Directions for this task => Without any pictures, reproduce exactly the lines running from the line containing "Дмитрий Викторович Неделяй" through the end of the entries.

Short web captions =>
= Beginning of Section =

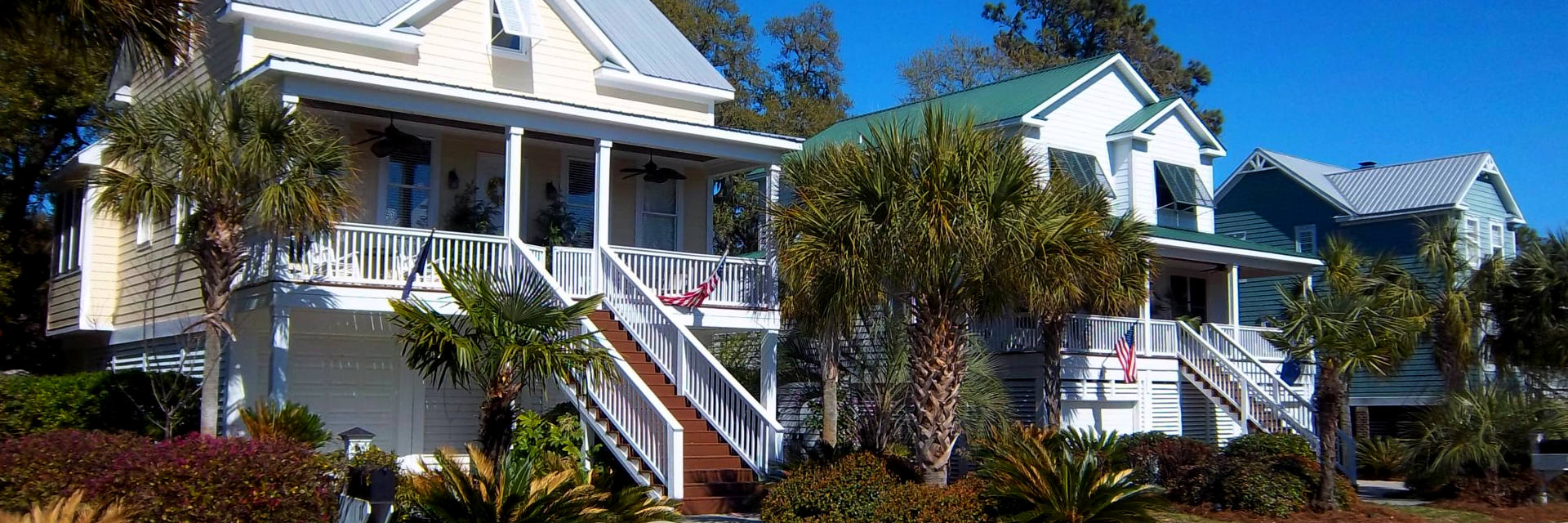Homes For Sale in Myrtle Beach & Nearby Grand Strand Communities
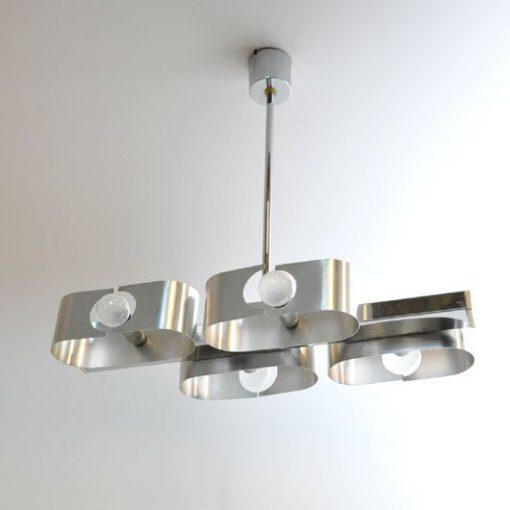 TN40 - Jaren 70 hanglamp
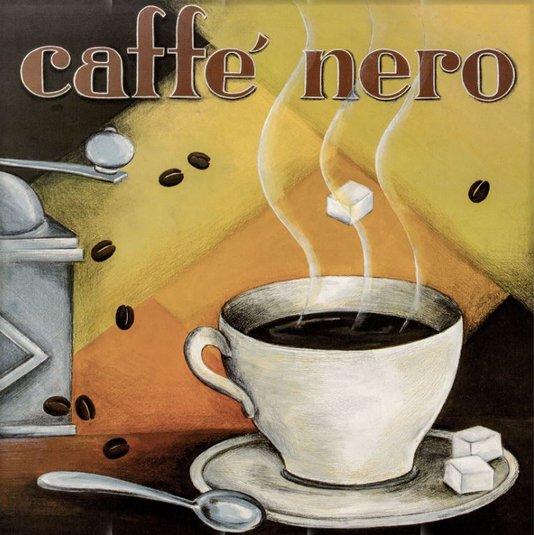 Gravura para Quadros Café Nero 40x40cm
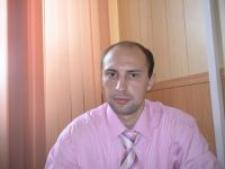 Дмитрий Викторович Неделяй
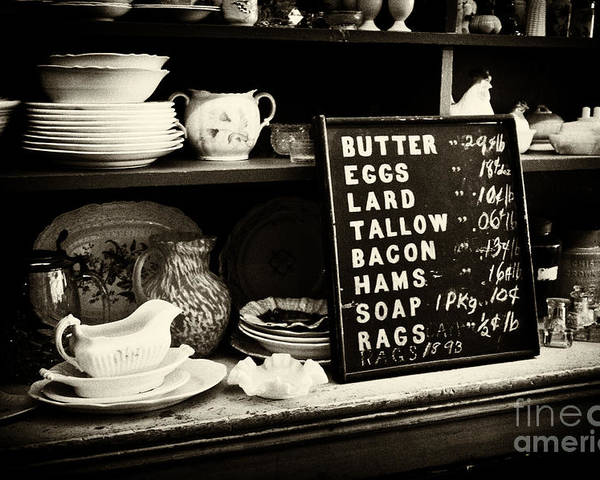 Infrared Poster featuring the photograph The Price List by Paul W Faust - Impressions of Light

= End of Section =

Worked solution =>
 Дмитрий Викторович Неделяй
 Infrared Poster featuring the photograph The Price List by Paul W Faust - Impressions of Light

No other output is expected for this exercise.